In the years before independence, the famous city's heyday as a beacon for colonial Americans
 
"Ambitious . . . lively. . . . Beautifully reimagining a city that was a distant but integral part of American life, Flavell's book is essential reading for anyone interested in the colonial period."-Andrea Wulf, New York Times Book Review

 
Benjamin Franklin secretly loved London more than Philadelphia: it was simply the most exciting place to be in the British Empire. And in the decade before the outbreak of the American Revolution, thousands of his fellow colonists flocked to the Georgian city in its first big wave of American visitors. At the very point of political rupture, mother country and colonies were socially and culturally closer than ever before.

_ _ _ _

◆ Given instruction: Copy out the passage about colonial Americans in London, starting at "Benjamin Franklin secretly" and stopping after "than ever before.".

◆ Stored data:
_ _ _ _

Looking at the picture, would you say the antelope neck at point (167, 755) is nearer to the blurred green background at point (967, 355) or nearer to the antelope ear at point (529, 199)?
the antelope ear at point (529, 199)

_ _ _ _

◆ Result of this task:
Benjamin Franklin secretly loved London more than Philadelphia: it was simply the most exciting place to be in the British Empire. And in the decade before the outbreak of the American Revolution, thousands of his fellow colonists flocked to the Georgian city in its first big wave of American visitors. At the very point of political rupture, mother country and colonies were socially and culturally closer than ever before.